TASK PROMPT:
Output every entry exactly, without any pictures.

PROVIDED RECORDS:
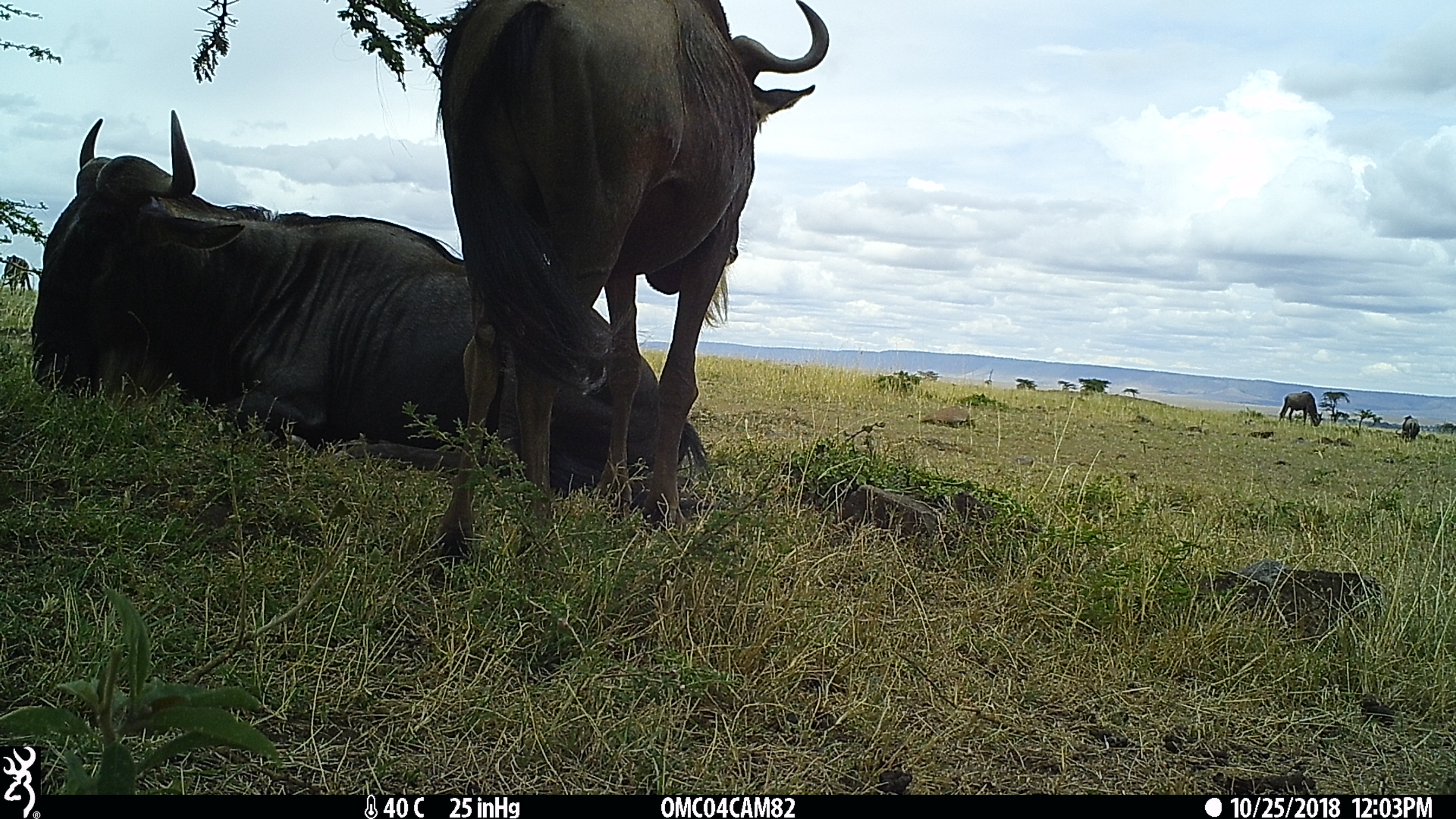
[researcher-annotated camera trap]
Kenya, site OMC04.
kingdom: Animalia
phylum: Chordata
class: Mammalia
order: Artiodactyla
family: Bovidae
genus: Connochaetes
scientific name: Connochaetes taurinus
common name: blue wildebeest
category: wildebeest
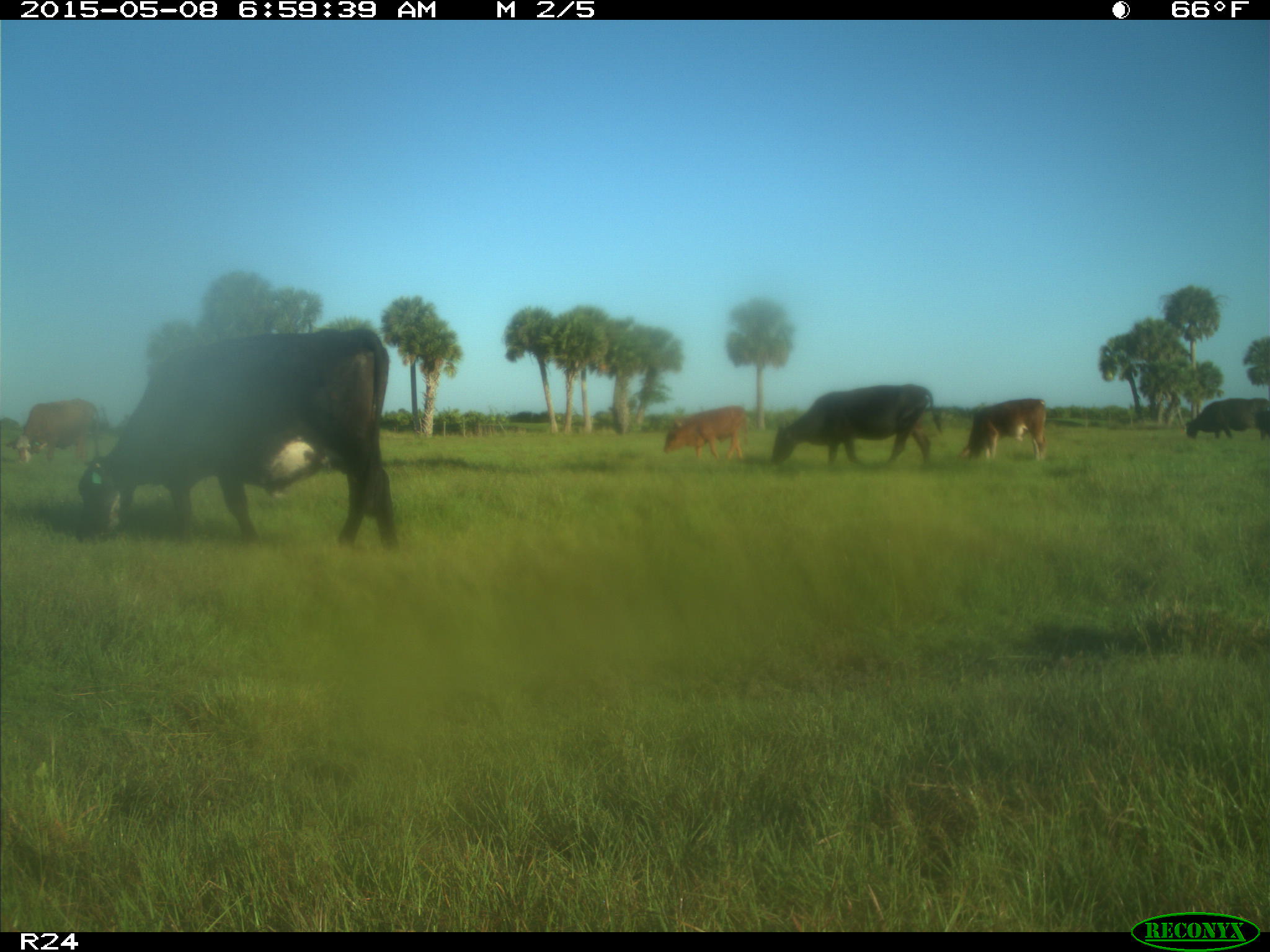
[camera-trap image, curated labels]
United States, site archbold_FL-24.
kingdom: Animalia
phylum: Chordata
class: Mammalia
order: Artiodactyla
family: Bovidae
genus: Bos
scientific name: Bos taurus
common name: domestic cow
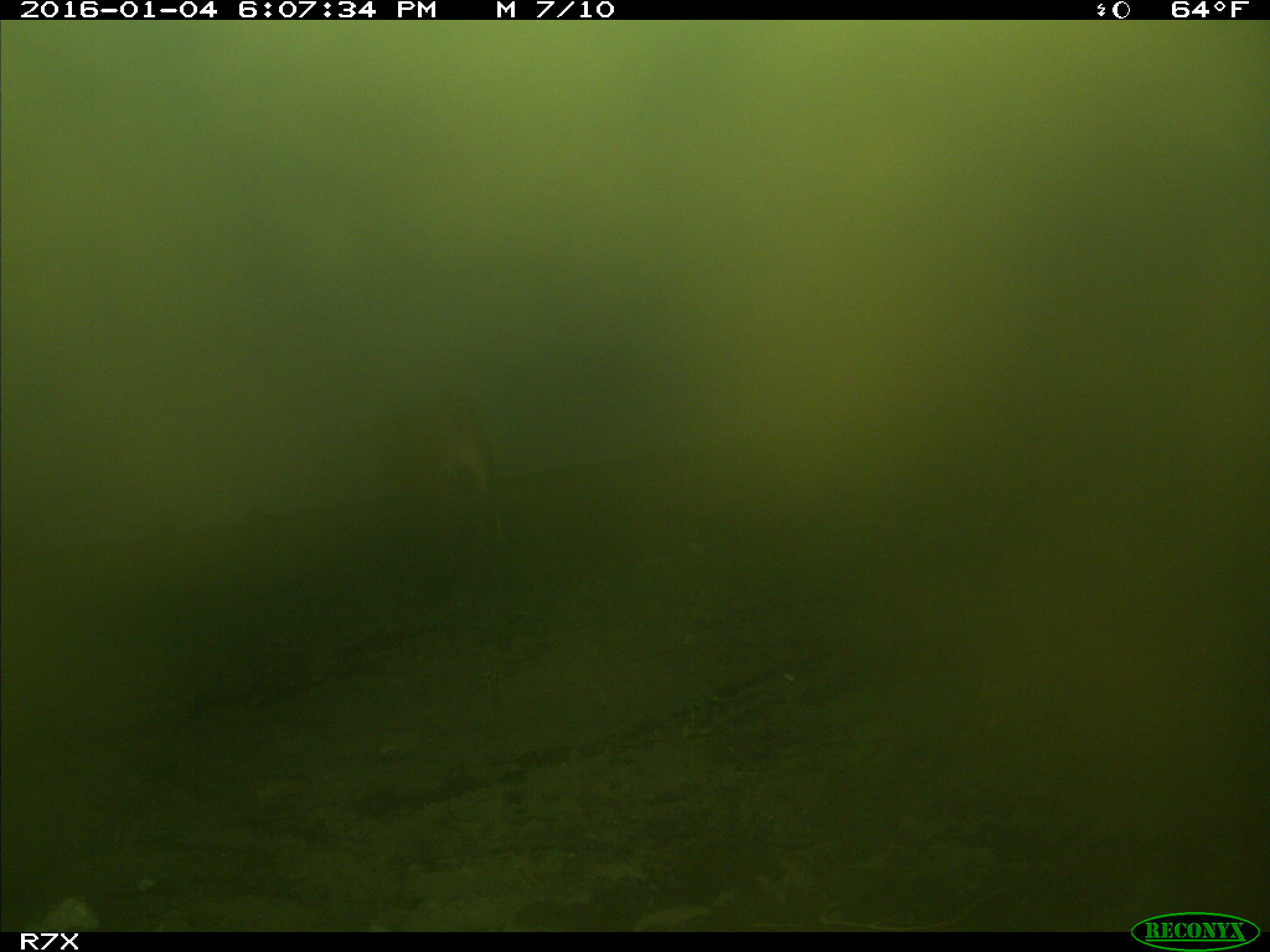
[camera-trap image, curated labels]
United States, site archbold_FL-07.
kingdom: Animalia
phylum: Chordata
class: Mammalia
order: Artiodactyla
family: Bovidae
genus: Bos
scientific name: Bos taurus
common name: domestic cow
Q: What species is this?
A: Bos taurus (domestic cow).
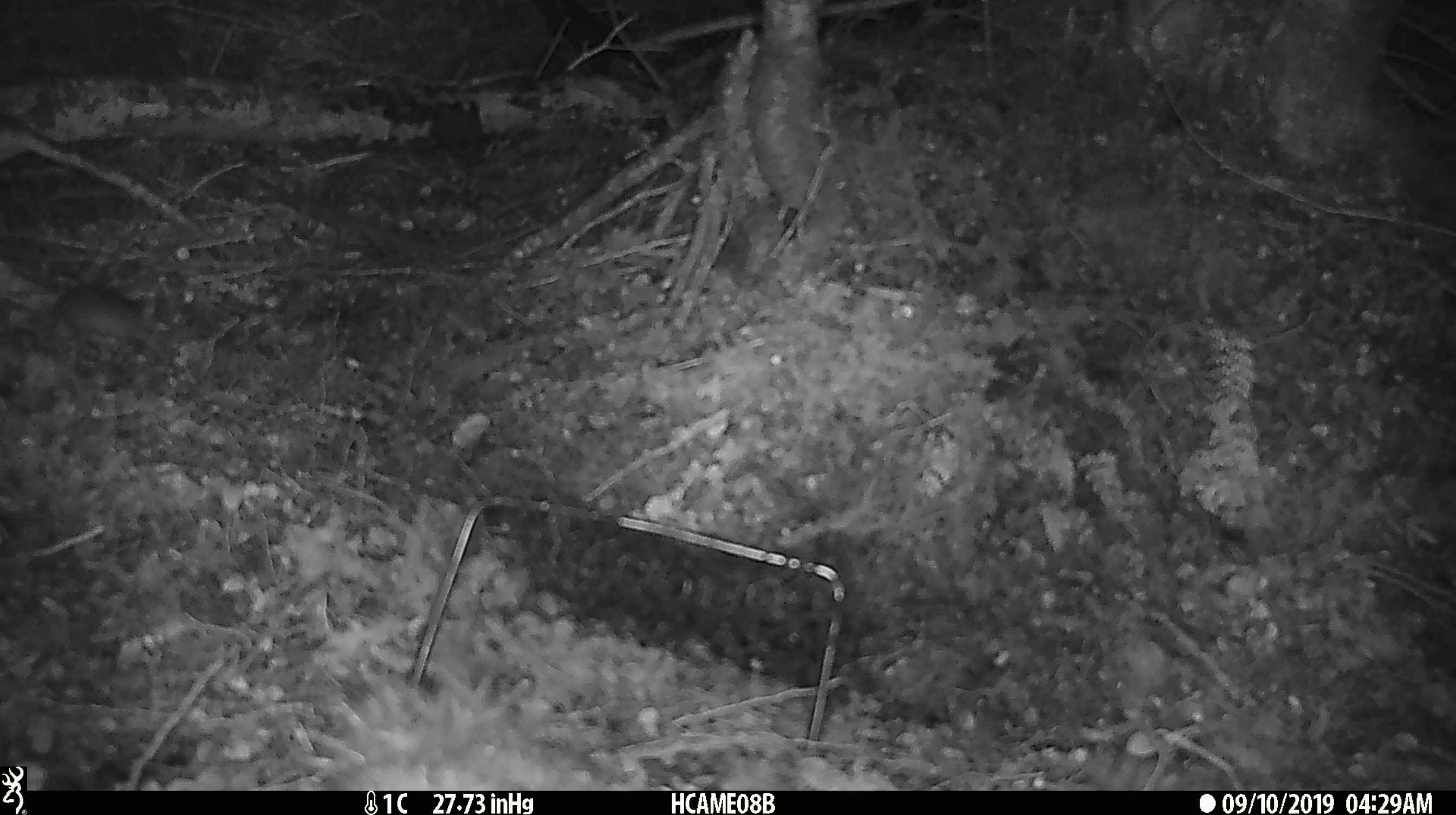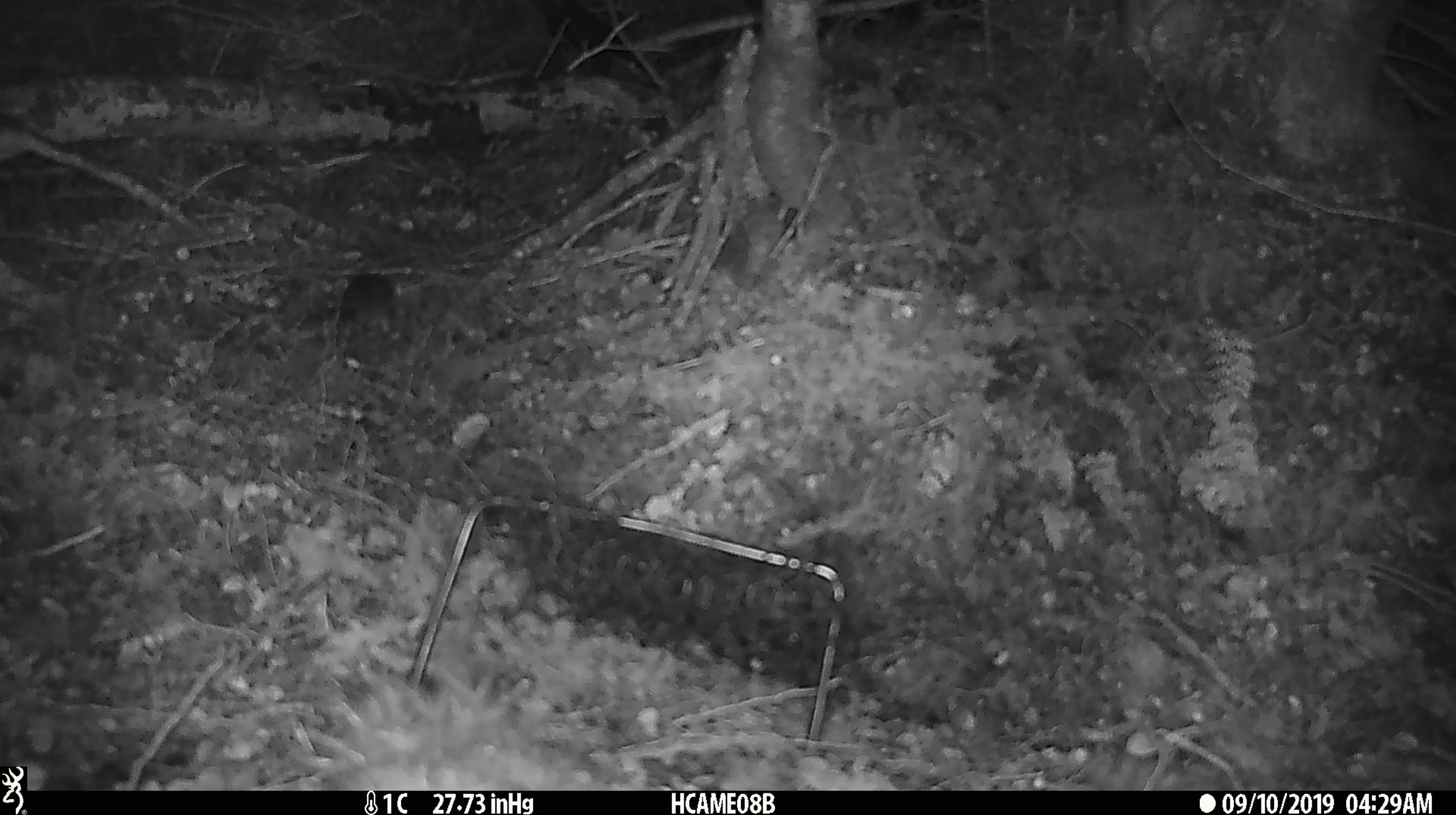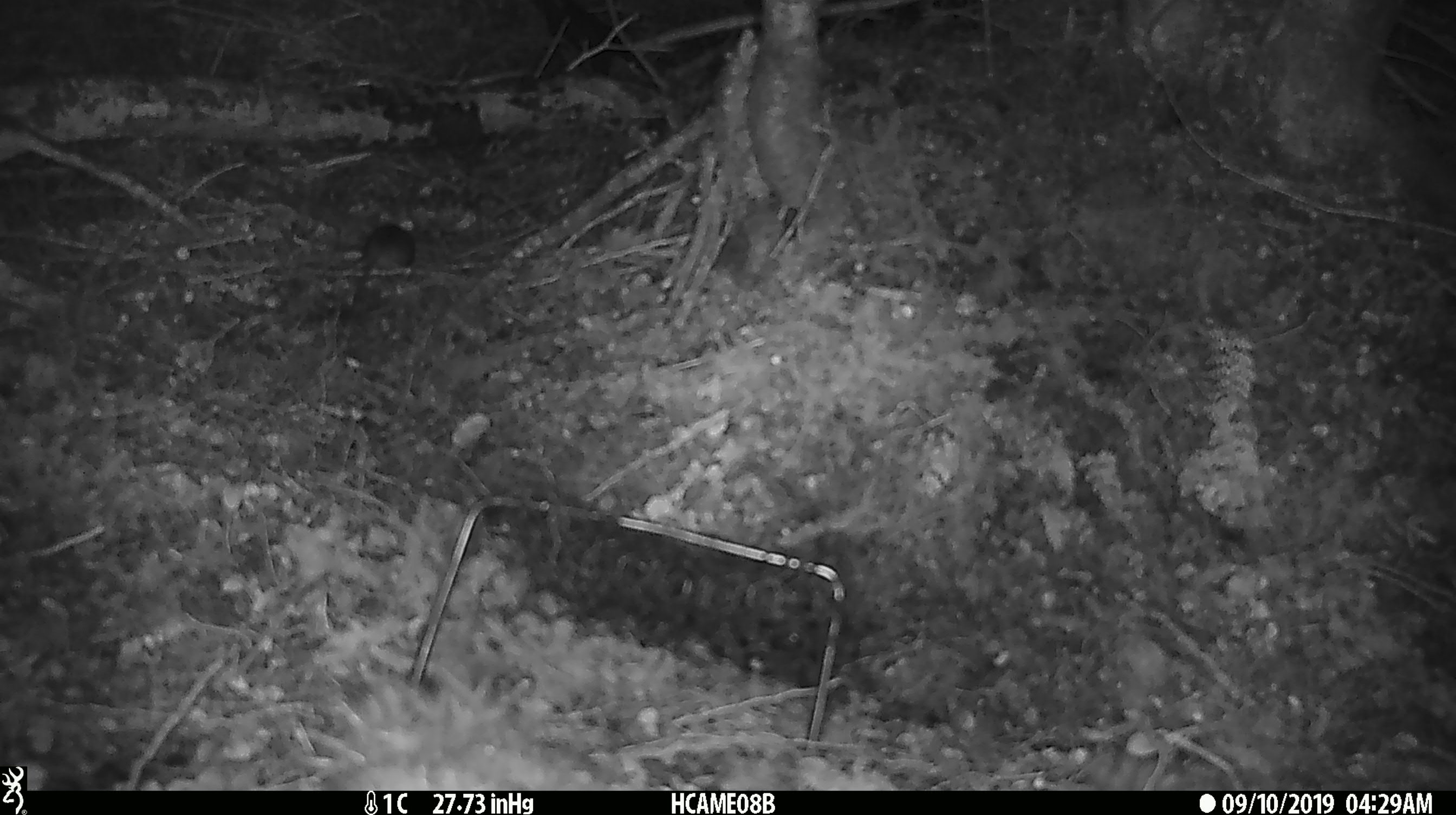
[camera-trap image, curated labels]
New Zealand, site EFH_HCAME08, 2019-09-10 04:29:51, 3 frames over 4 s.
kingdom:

OUTPUT FOR THIS EXERCISE:
[researcher-annotated camera trap]
Kenya, site OMC04.
kingdom: Animalia
phylum: Chordata
class: Mammalia
order: Artiodactyla
family: Bovidae
genus: Connochaetes
scientific name: Connochaetes taurinus
common name: blue wildebeest
category: wildebeest
[camera-trap image, curated labels]
United States, site archbold_FL-24.
kingdom: Animalia
phylum: Chordata
class: Mammalia
order: Artiodactyla
family: Bovidae
genus: Bos
scientific name: Bos taurus
common name: domestic cow
[camera-trap image, curated labels]
United States, site archbold_FL-07.
kingdom: Animalia
phylum: Chordata
class: Mammalia
order: Artiodactyla
family: Bovidae
genus: Bos
scientific name: Bos taurus
common name: domestic cow
Q: What species is this?
A: Bos taurus (domestic cow).
[camera-trap image, curated labels]
New Zealand, site EFH_HCAME08, 2019-09-10 04:29:51, 3 frames over 4 s.
kingdom:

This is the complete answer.